When dealing with risk, it is essential to remember a number of things. Forex traders should learn to quantify risks appropriately and have a plan for dealing with risks with several steps. Although a computerized trading system is helpful, it is essential that traders use their own brains and trading style to manage risk.
With that in mind, here are five tips for managing risks in Forex trading:
Know the difference between risk and chance.
Risk means the chance of a loss; chance means the likelihood of a loss. Both terms are necessary to have a clear picture of risk and understand the risk quantification process. For example, forex trading in south africa is less prompt to risks.
Understand the relative importance of risk and volatility.
Risk is significant because the probability of a loss increases as the number of trades increases. But volatility is also essential because it tells you how volatile an asset is. Volatility in itself is not always an indicator of risk, but it is the measure of how high or low the risk of loss is on a specific trade.
For example, a trade with high volatility might involve a large number of dollars with the same chance of profit. In contrast, trade with low volatility might only involve a few dollars with a high probability of profit.

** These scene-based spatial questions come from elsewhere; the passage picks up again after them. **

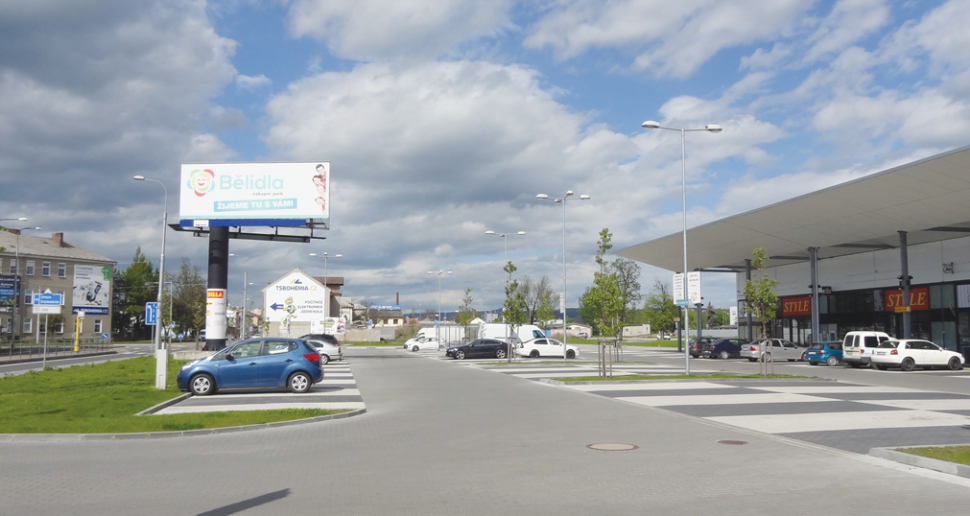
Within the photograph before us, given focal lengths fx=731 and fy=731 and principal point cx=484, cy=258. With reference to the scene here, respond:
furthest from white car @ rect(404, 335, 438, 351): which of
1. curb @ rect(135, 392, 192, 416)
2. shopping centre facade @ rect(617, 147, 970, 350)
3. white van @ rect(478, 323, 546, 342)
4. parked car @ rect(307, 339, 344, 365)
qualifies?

The key to using volatility correctly is to understand the difference between risk and volatility.
Accept that loss occurs, but not all trades will be profitable.
Be aware that there are instances in which you cannot successfully trade. However, keep in mind that you have a plan for dealing with the loss. This usually involves closing the trade and selling the underlying asset at a loss.
Accept that returns, on average, will be less than the standard deviation.
Be aware that returns will be less than the standard deviation on an average basis. This is not always true. However, suppose you understand how returns are calculated and can predict returns with certainty. In that case, you can trade away from the known probability of loss to a known probability of profit.
Keep records and track your performance.
Keep records of your losses and use them to identify your strengths and weaknesses. You can learn a lot from your past mistakes. One of the ways in which you can improve your performance is to consider adopting a plan of action for dealing with each risk and the ways in which you can manage risk in a consistent manner.
Increasingly, traders and financial professionals are calling for more transparency, particularly when it comes to understanding risk and applying a sound strategy to trade markets. By avoiding many of the traps, known risks, and intelligent strategies, traders are learning how to manage their trading risks effectively. By understanding your risk tolerance and investing the appropriate amount of capital, traders will be able to leverage sound trading strategies to further their objectives.